DBDICT has an important role in the startup of a node where it decides which tables to restore. The node asks DBDIH to perform the actual recovery and will assist DBDIH in some of those recovery steps.

DBDIH#

DBDIH stands for Database Distribution Handler. This is one of the most important parts of RonDB. In DBDIH we maintain all the distribution information about all tables in the cluster. It contains algorithms to ensure that this information is synchronized with all other nodes in the cluster.

This distribution information is updated by schema changes, node starts and node failures. Thus for a specific table, the information is very stable. Days and even years can pass without it being updated. To handle this we have used a mechanism similar to the RCU mechanism used in the Linux kernel. The idea is that when reading one performs the following, before starting to read we check if the data is currently being changed (checked by reading a flag on the table). If it isn’t currently being changed we go on and read the information, but we record the flags we read before reading it. If it was currently being changed we will simply loop until the data isn’t being updated. After reading the data we will check if the data have changed since we read (checked by again reading the table flags). If the data didn’t change we’re done, if it changed, we restart the read once again.

This procedure is used to protect several variables regarding data distribution maintained by DBDIH. All the code to handle these protected regions is assembled in DBDIH to make it easier to follow this part of the code.

DBDIH runs the global checkpoint protocol, which generates recoverable checkpoints on a cluster level. DBDIH also runs the local checkpoint protocol. DBDIH gathers information during the local checkpoint process that is used in restarts. With the implementation of Partial LCP most of the handling of checkpoints is handled locally in the DBLQH block. However, DBDIH is still used to control the flow of checkpoints although some information it retrieves from DBLQH isn’t used anymore.

TRIX#

TRIX stands for Trigger Execution. It is involved in handling online index builds, copying data during table reorganizations and online foreign key builds. It is a block that assists DBDICT by performing several important operations to move data around to implement complex online schema changes.

QMGR#

QMGR stands for Cluster Manager with a little play on pronunciation. This block is responsible for the heartbeat protocol in RonDB. It is the lowest level of cluster management in RonDB. It is involved in early start phases to register a new node into the cluster and maintains the order used to decide which node is the master node (it is the oldest node registered). Nodes are registered one at a time and all nodes are involved in this registration, thus all nodes agree on the age of a node. Next, we decide that the oldest node is always chosen as the new master node whenever a master node fails.

NDBCNTR#

NDBCNTR stands for Network Database Controller. From the beginning, this block was the block responsible for the database start of the data node. This is still true to a great extent.
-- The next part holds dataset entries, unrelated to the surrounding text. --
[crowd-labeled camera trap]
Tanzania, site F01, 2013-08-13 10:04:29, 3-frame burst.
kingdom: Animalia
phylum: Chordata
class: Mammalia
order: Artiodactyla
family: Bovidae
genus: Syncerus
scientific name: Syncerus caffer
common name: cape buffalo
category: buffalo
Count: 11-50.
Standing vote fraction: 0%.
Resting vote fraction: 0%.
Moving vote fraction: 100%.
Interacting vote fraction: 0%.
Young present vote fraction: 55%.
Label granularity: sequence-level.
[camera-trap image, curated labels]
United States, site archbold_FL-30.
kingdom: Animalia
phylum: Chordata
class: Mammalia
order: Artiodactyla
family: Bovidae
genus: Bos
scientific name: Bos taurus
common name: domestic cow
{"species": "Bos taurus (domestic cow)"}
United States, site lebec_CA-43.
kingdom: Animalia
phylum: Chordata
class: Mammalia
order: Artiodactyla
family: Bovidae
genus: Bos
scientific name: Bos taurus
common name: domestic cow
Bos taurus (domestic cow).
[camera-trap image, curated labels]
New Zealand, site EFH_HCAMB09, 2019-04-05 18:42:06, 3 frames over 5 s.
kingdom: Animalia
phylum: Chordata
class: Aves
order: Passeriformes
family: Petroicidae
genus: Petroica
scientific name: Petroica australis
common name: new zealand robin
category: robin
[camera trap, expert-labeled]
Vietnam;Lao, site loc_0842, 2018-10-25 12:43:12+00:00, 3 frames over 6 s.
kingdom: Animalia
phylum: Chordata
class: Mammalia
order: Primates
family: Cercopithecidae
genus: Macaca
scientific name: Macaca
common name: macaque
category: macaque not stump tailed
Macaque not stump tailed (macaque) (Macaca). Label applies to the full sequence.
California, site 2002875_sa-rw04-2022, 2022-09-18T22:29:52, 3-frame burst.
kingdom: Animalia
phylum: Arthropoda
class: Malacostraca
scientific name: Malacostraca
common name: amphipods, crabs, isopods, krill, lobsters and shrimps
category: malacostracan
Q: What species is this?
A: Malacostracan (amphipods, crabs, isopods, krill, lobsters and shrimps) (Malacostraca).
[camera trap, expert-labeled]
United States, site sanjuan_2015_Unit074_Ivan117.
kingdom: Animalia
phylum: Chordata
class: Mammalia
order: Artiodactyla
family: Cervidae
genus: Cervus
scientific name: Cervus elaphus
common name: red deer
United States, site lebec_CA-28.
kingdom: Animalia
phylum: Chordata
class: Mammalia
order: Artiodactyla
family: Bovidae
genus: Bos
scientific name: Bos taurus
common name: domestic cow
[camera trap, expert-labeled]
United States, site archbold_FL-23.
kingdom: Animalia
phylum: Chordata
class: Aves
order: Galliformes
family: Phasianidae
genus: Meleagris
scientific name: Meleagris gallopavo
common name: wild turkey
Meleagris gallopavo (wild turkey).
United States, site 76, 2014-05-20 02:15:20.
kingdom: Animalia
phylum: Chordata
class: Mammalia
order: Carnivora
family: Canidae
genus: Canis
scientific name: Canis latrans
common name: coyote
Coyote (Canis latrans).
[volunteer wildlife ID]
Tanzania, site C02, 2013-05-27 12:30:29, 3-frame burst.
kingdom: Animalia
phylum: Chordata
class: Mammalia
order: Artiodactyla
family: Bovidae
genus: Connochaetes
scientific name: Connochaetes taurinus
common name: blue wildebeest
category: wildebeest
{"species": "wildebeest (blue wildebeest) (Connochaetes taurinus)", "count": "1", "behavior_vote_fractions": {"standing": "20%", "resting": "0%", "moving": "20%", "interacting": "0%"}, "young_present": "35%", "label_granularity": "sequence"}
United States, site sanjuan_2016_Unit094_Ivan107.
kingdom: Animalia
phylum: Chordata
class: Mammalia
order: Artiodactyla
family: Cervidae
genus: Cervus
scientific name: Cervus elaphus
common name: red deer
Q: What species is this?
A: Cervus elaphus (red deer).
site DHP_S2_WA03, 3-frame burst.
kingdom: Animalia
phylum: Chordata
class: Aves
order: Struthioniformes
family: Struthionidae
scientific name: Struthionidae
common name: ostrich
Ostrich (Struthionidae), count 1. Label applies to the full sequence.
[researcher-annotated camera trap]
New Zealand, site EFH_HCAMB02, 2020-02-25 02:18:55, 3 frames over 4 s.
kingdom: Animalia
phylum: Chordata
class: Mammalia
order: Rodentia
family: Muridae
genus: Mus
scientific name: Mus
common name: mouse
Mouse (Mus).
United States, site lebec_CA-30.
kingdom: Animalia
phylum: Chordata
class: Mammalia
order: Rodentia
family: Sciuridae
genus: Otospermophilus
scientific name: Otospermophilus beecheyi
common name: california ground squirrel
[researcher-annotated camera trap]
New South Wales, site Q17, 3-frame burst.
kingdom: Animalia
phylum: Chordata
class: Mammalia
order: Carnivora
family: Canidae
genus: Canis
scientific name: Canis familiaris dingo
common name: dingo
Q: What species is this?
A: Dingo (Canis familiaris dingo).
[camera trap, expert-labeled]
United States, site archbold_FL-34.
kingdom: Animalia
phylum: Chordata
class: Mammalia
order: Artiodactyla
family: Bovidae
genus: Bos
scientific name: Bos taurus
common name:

The original idea with the design was that QMGR was a generic block that handled being part of the cluster. The NDBCNTR block was specifically responsible for the database module. The idea in the early design was that there could be other modules as well. Nowadays QMGR and NDBCNTR assist each other in performing important parts of the cluster management and parts of the restart control. Mostly NDBCNTR is used for new functionality and QMGR takes care of the lower level functionality which among other things relates to setting up connections between nodes in the cluster.

CMVMI#

CMVMI stands for Cluster Manager Virtual Machine Interface. This block was originally a block that was used as a gateway between blocks implemented in PLEX and blocks implemented in C++. Nowadays and for 21 years all blocks are C++ blocks. It now implements a few support functions for other blocks.

DBUTIL#

DBUTIL stands for Database Utility. This block implements a signal-based API towards DBTC and DBLQH. It is a support block to other blocks like NDBCNTR, TRIX and so forth to execute database operations from the block code.

NDBFS#

NDBFS stands for Network Database File System. It implements a file system API using signals. It was developed to ensure that file system accesses could use the normal signaling protocols. Given that all the rest of the code in the RonDB data nodes is asynchronous and uses signals between blocks, it was important to move also the RonDB file system accesses into this structure. Not every OS has an asynchronous API towards their filesystem, we implemented the interface to the file system through many small threads that each can do blocking file system calls. But they interact with the main execution module whenever they are requested to perform a file operation and the threads send back information to the main execution modules when the file operation is completed.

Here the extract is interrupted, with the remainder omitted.